Well, Swan thought. Here they were. Nothing to be done, except to wait. Waiting was never her preferred mode. Typically there was more to do than she had time for, so that she was always in a rush. Now it seemed long for a rescue from an evacuation. As they had been bailing out, there had been talk of ships in the area. Maybe Wahram had been knocked off in a strange direction; Swan had followed without any sense of that. Possibly they were leaving the plane of the ecliptic, thus the path of any ships coming to the rescue. Maybe the poor destroyed yacht was the only one in their area, and they would have to wait until all the other evacuees had been mopped up. The destruction of the little yacht was likely to be one of the chief sources of casualties in the whole affair, so surely that would attract attention. They would know they hadn’t collected everybody; they would keep looking; these suits had powerful transponders in them. Being out of the ecliptic thus probably best explained the delay. Or maybe picking everyone up was just taking a while. The last acceleration of the ETH Mobilemight have meant it was going at a speed higher than most spaceships could reach when the last people left it, in which case the people were too. If everything was as it was supposed to be, then all the suits would support their occupants for ten days, and they had only been out there only, what—she had to ask Pauline—twenty hours. It seemed longer, shorter—she couldn’t tell. Venus was definitely a little bigger. Swan recalled stories of castaways, adrift unfound, frozen for the eons. How many had gone that way in the history of the world? Scores, hundreds, thousands? She heard in her head the chorus of the old Martian song:

I floated thinking of Peter

Sure I would be saved

But the stories lie

I’m left to die

Black space will be my grave

No doubt many of those unfortunates had drifted expecting till the end they would be saved.

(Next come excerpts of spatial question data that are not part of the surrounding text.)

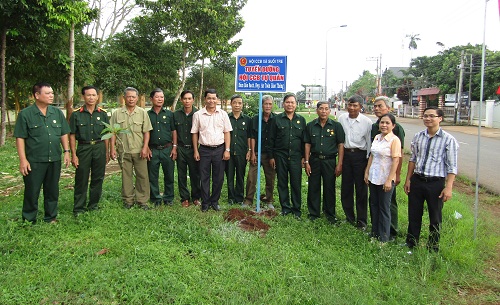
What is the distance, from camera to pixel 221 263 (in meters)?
3.55

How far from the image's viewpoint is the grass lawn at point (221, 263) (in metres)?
3.02

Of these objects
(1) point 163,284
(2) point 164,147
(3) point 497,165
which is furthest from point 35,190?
(3) point 497,165

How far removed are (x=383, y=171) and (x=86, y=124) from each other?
3.87 m

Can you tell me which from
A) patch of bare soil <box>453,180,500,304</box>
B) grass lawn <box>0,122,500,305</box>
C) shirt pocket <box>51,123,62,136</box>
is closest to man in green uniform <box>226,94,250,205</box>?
grass lawn <box>0,122,500,305</box>

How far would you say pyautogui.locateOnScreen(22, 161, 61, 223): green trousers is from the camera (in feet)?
14.0

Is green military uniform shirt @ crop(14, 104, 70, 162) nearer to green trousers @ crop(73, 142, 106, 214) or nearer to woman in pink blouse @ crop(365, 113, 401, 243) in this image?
green trousers @ crop(73, 142, 106, 214)

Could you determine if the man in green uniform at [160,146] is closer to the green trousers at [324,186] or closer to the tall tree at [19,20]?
the green trousers at [324,186]

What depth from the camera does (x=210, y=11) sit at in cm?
1415

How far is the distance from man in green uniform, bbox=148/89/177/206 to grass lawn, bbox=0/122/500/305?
0.61 metres

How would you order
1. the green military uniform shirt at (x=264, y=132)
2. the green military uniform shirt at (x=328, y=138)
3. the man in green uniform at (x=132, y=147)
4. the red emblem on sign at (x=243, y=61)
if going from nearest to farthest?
the green military uniform shirt at (x=328, y=138), the man in green uniform at (x=132, y=147), the red emblem on sign at (x=243, y=61), the green military uniform shirt at (x=264, y=132)

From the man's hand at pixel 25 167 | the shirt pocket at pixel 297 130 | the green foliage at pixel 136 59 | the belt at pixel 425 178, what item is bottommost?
the belt at pixel 425 178

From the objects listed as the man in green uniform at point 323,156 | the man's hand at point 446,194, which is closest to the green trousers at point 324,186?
the man in green uniform at point 323,156

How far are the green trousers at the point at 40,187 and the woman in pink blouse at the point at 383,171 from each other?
391 centimetres

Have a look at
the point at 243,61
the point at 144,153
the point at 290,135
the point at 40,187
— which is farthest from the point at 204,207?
the point at 243,61
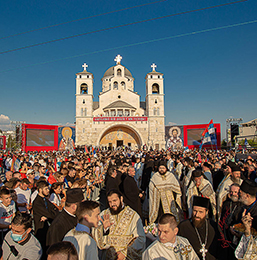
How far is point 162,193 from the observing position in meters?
5.23

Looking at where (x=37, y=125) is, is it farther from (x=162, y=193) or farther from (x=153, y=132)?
(x=162, y=193)

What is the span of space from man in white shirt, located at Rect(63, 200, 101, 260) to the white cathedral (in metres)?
34.1

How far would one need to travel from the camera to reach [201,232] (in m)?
2.99

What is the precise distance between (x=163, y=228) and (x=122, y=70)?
43272mm

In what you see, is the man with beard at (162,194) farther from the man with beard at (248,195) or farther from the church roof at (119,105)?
the church roof at (119,105)

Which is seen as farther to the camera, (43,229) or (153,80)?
(153,80)

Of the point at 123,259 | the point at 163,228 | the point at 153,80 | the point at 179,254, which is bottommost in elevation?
the point at 123,259

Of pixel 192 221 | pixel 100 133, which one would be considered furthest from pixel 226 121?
pixel 192 221

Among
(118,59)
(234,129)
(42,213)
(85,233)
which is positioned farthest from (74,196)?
(118,59)

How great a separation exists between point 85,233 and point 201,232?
5.29 feet

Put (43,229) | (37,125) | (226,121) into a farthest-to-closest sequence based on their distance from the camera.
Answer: (37,125)
(226,121)
(43,229)

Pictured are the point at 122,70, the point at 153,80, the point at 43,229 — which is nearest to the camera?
the point at 43,229

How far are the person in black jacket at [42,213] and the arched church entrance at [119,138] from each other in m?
34.6

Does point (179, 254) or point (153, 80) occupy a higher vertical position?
point (153, 80)
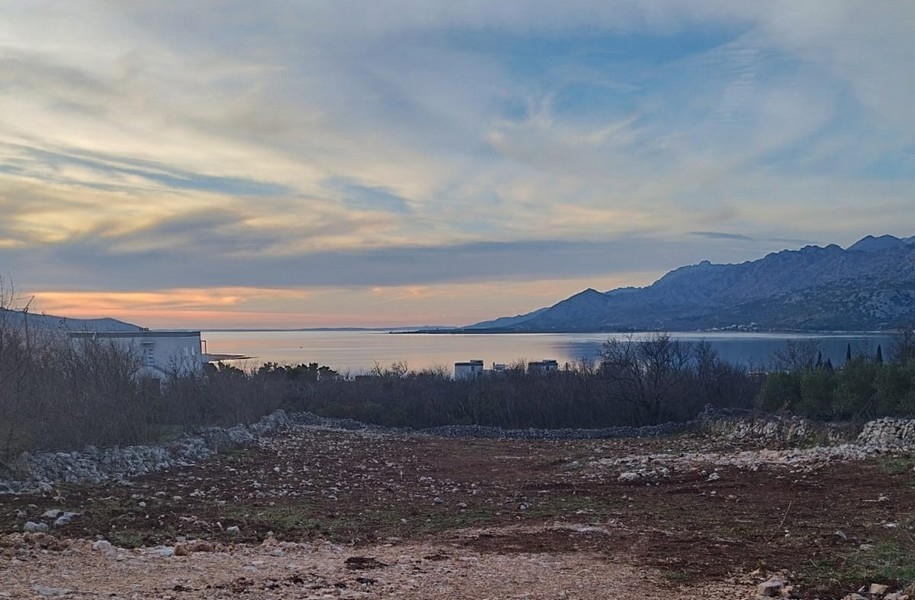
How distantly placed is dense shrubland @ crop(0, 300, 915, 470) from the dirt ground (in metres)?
3.18

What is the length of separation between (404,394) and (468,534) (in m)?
38.5

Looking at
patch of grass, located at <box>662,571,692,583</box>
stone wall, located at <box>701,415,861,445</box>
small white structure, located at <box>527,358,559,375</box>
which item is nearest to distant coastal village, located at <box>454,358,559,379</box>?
small white structure, located at <box>527,358,559,375</box>

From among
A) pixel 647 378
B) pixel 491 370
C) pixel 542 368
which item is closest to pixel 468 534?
pixel 647 378

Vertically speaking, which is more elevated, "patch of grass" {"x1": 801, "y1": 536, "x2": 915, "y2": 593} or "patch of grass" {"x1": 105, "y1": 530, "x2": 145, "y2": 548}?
"patch of grass" {"x1": 105, "y1": 530, "x2": 145, "y2": 548}

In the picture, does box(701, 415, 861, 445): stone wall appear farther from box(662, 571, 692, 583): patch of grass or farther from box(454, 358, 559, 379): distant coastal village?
box(454, 358, 559, 379): distant coastal village

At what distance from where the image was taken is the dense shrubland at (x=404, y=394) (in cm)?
1897

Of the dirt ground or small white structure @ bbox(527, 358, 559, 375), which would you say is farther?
small white structure @ bbox(527, 358, 559, 375)

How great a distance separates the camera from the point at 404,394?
4969 centimetres

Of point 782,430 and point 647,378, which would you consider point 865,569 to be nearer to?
point 782,430

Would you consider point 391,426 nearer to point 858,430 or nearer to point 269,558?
point 858,430

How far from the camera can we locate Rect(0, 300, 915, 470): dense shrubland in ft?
62.2

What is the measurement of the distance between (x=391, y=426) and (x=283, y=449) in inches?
726

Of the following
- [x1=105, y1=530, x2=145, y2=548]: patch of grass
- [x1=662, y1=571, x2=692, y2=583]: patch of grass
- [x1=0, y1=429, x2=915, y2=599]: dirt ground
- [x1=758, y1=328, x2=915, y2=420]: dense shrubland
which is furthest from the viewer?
[x1=758, y1=328, x2=915, y2=420]: dense shrubland

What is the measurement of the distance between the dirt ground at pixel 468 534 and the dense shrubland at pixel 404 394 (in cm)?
318
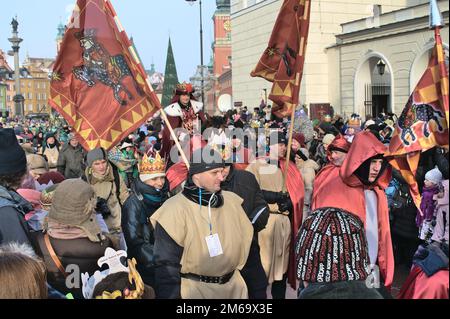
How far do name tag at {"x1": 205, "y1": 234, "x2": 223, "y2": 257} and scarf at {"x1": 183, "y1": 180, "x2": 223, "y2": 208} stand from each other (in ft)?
0.72

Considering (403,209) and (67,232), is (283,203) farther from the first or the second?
(67,232)

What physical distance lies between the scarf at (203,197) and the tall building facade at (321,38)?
68.8 feet

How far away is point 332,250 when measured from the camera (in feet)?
8.05

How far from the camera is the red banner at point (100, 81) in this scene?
525 cm

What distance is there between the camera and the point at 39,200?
4332 mm

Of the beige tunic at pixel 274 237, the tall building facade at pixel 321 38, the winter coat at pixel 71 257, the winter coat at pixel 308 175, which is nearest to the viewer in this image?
the winter coat at pixel 71 257

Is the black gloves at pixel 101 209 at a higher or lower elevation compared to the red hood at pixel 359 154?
lower

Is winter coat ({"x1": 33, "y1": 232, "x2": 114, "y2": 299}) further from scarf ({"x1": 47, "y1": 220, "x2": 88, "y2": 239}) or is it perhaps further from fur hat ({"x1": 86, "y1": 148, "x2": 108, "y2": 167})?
fur hat ({"x1": 86, "y1": 148, "x2": 108, "y2": 167})

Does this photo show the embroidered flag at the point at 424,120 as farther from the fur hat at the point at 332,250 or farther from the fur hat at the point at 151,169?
the fur hat at the point at 151,169

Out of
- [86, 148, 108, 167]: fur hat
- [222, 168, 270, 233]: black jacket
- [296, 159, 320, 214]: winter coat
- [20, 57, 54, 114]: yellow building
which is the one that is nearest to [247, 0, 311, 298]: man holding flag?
[222, 168, 270, 233]: black jacket

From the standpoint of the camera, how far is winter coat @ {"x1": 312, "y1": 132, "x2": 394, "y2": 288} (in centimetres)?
424

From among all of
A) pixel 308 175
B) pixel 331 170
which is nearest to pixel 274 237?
pixel 331 170

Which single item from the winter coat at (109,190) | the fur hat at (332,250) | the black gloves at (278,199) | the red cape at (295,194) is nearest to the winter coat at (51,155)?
the winter coat at (109,190)
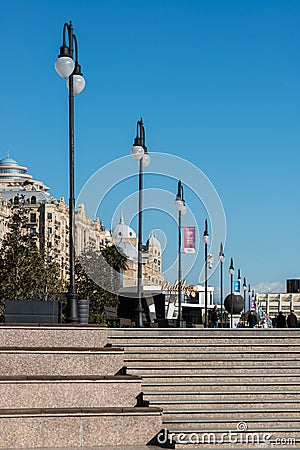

Hope drained away more slowly than the air and food in their suits; they would recall the story of Peter circling Mars, or some other marooned person who got rescued, and believe a little spaceship would presently appear and hover before them like a UFO, like redemption, like life itself. But for many it had never come, and at some last point they had had to admit that the story was false, or not true for them. True for others, but not for them; the others elect, they the preterite, the lost ones. The forgotten ones. Thus the stark Martian song.